**EXERCISE**
Retype each record shown below, leaving every character as it is.

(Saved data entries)
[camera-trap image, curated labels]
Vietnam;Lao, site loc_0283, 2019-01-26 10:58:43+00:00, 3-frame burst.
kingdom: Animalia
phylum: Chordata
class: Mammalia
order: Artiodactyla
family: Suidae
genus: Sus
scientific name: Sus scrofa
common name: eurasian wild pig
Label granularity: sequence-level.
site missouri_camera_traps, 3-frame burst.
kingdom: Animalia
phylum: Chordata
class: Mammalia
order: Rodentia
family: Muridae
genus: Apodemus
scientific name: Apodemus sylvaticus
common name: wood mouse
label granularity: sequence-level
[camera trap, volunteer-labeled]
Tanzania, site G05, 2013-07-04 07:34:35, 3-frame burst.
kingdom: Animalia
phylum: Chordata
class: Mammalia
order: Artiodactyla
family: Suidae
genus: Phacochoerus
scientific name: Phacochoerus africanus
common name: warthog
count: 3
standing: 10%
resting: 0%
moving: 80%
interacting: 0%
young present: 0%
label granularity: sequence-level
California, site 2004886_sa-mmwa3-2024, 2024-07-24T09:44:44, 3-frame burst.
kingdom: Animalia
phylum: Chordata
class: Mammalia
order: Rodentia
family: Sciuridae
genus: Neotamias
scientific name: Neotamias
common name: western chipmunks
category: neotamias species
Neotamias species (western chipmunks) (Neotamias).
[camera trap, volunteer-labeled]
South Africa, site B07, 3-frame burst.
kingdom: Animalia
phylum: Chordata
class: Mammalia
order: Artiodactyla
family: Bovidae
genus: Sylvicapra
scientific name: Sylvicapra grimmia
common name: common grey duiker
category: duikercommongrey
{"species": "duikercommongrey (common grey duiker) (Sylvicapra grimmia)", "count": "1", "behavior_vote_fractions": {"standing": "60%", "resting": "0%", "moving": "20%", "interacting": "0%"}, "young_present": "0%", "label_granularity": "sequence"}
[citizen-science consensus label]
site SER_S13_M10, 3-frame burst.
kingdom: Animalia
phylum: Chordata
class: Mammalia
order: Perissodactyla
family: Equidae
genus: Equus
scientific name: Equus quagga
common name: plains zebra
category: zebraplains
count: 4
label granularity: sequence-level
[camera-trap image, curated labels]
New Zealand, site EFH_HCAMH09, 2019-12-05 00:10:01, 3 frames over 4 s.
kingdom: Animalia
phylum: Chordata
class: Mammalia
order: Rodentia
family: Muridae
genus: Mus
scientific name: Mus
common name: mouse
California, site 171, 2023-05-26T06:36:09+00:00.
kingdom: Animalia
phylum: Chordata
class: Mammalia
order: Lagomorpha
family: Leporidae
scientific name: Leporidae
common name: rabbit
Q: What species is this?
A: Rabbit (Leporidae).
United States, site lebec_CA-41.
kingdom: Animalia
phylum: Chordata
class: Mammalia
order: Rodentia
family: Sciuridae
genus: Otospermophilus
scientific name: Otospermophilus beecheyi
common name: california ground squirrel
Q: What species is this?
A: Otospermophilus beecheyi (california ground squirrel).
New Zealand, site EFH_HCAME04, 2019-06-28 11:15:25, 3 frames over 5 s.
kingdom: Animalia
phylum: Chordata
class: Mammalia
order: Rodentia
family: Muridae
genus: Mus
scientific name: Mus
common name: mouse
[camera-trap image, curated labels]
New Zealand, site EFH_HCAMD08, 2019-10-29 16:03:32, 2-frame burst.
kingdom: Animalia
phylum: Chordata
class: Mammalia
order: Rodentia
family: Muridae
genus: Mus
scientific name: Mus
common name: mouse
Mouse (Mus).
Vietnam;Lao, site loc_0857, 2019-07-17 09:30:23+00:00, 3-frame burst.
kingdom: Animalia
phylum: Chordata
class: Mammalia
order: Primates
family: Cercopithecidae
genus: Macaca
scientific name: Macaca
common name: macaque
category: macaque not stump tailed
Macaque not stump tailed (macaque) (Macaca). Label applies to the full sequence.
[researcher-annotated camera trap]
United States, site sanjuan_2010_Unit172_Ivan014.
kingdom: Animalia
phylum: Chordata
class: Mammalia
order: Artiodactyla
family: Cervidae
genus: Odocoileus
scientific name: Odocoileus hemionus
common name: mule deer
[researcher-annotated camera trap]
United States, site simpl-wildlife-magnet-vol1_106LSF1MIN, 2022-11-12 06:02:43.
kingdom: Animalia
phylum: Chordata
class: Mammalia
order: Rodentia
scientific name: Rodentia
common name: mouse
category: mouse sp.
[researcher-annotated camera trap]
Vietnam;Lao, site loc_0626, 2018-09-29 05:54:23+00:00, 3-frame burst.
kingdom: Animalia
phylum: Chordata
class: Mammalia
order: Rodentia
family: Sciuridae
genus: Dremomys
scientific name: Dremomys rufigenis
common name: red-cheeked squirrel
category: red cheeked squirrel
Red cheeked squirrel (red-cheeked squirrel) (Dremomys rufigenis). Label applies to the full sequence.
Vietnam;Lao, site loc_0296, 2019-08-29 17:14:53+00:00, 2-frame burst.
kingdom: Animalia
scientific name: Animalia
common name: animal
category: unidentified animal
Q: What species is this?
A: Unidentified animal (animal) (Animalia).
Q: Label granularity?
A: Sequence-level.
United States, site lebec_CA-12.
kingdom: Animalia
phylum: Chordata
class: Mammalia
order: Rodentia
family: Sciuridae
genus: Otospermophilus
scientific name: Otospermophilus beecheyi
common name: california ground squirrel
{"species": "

**SOLUTION TO THIS TASK**
[camera-trap image, curated labels]
Vietnam;Lao, site loc_0283, 2019-01-26 10:58:43+00:00, 3-frame burst.
kingdom: Animalia
phylum: Chordata
class: Mammalia
order: Artiodactyla
family: Suidae
genus: Sus
scientific name: Sus scrofa
common name: eurasian wild pig
Label granularity: sequence-level.
site missouri_camera_traps, 3-frame burst.
kingdom: Animalia
phylum: Chordata
class: Mammalia
order: Rodentia
family: Muridae
genus: Apodemus
scientific name: Apodemus sylvaticus
common name: wood mouse
label granularity: sequence-level
[camera trap, volunteer-labeled]
Tanzania, site G05, 2013-07-04 07:34:35, 3-frame burst.
kingdom: Animalia
phylum: Chordata
class: Mammalia
order: Artiodactyla
family: Suidae
genus: Phacochoerus
scientific name: Phacochoerus africanus
common name: warthog
count: 3
standing: 10%
resting: 0%
moving: 80%
interacting: 0%
young present: 0%
label granularity: sequence-level
California, site 2004886_sa-mmwa3-2024, 2024-07-24T09:44:44, 3-frame burst.
kingdom: Animalia
phylum: Chordata
class: Mammalia
order: Rodentia
family: Sciuridae
genus: Neotamias
scientific name: Neotamias
common name: western chipmunks
category: neotamias species
Neotamias species (western chipmunks) (Neotamias).
[camera trap, volunteer-labeled]
South Africa, site B07, 3-frame burst.
kingdom: Animalia
phylum: Chordata
class: Mammalia
order: Artiodactyla
family: Bovidae
genus: Sylvicapra
scientific name: Sylvicapra grimmia
common name: common grey duiker
category: duikercommongrey
{"species": "duikercommongrey (common grey duiker) (Sylvicapra grimmia)", "count": "1", "behavior_vote_fractions": {"standing": "60%", "resting": "0%", "moving": "20%", "interacting": "0%"}, "young_present": "0%", "label_granularity": "sequence"}
[citizen-science consensus label]
site SER_S13_M10, 3-frame burst.
kingdom: Animalia
phylum: Chordata
class: Mammalia
order: Perissodactyla
family: Equidae
genus: Equus
scientific name: Equus quagga
common name: plains zebra
category: zebraplains
count: 4
label granularity: sequence-level
[camera-trap image, curated labels]
New Zealand, site EFH_HCAMH09, 2019-12-05 00:10:01, 3 frames over 4 s.
kingdom: Animalia
phylum: Chordata
class: Mammalia
order: Rodentia
family: Muridae
genus: Mus
scientific name: Mus
common name: mouse
California, site 171, 2023-05-26T06:36:09+00:00.
kingdom: Animalia
phylum: Chordata
class: Mammalia
order: Lagomorpha
family: Leporidae
scientific name: Leporidae
common name: rabbit
Q: What species is this?
A: Rabbit (Leporidae).
United States, site lebec_CA-41.
kingdom: Animalia
phylum: Chordata
class: Mammalia
order: Rodentia
family: Sciuridae
genus: Otospermophilus
scientific name: Otospermophilus beecheyi
common name: california ground squirrel
Q: What species is this?
A: Otospermophilus beecheyi (california ground squirrel).
New Zealand, site EFH_HCAME04, 2019-06-28 11:15:25, 3 frames over 5 s.
kingdom: Animalia
phylum: Chordata
class: Mammalia
order: Rodentia
family: Muridae
genus: Mus
scientific name: Mus
common name: mouse
[camera-trap image, curated labels]
New Zealand, site EFH_HCAMD08, 2019-10-29 16:03:32, 2-frame burst.
kingdom: Animalia
phylum: Chordata
class: Mammalia
order: Rodentia
family: Muridae
genus: Mus
scientific name: Mus
common name: mouse
Mouse (Mus).
Vietnam;Lao, site loc_0857, 2019-07-17 09:30:23+00:00, 3-frame burst.
kingdom: Animalia
phylum: Chordata
class: Mammalia
order: Primates
family: Cercopithecidae
genus: Macaca
scientific name: Macaca
common name: macaque
category: macaque not stump tailed
Macaque not stump tailed (macaque) (Macaca). Label applies to the full sequence.
[researcher-annotated camera trap]
United States, site sanjuan_2010_Unit172_Ivan014.
kingdom: Animalia
phylum: Chordata
class: Mammalia
order: Artiodactyla
family: Cervidae
genus: Odocoileus
scientific name: Odocoileus hemionus
common name: mule deer
[researcher-annotated camera trap]
United States, site simpl-wildlife-magnet-vol1_106LSF1MIN, 2022-11-12 06:02:43.
kingdom: Animalia
phylum: Chordata
class: Mammalia
order: Rodentia
scientific name: Rodentia
common name: mouse
category: mouse sp.
[researcher-annotated camera trap]
Vietnam;Lao, site loc_0626, 2018-09-29 05:54:23+00:00, 3-frame burst.
kingdom: Animalia
phylum: Chordata
class: Mammalia
order: Rodentia
family: Sciuridae
genus: Dremomys
scientific name: Dremomys rufigenis
common name: red-cheeked squirrel
category: red cheeked squirrel
Red cheeked squirrel (red-cheeked squirrel) (Dremomys rufigenis). Label applies to the full sequence.
Vietnam;Lao, site loc_0296, 2019-08-29 17:14:53+00:00, 2-frame burst.
kingdom: Animalia
scientific name: Animalia
common name: animal
category: unidentified animal
Q: What species is this?
A: Unidentified animal (animal) (Animalia).
Q: Label granularity?
A: Sequence-level.
United States, site lebec_CA-12.
kingdom: Animalia
phylum: Chordata
class: Mammalia
order: Rodentia
family: Sciuridae
genus: Otospermophilus
scientific name: Otospermophilus beecheyi
common name: california ground squirrel
{"species": "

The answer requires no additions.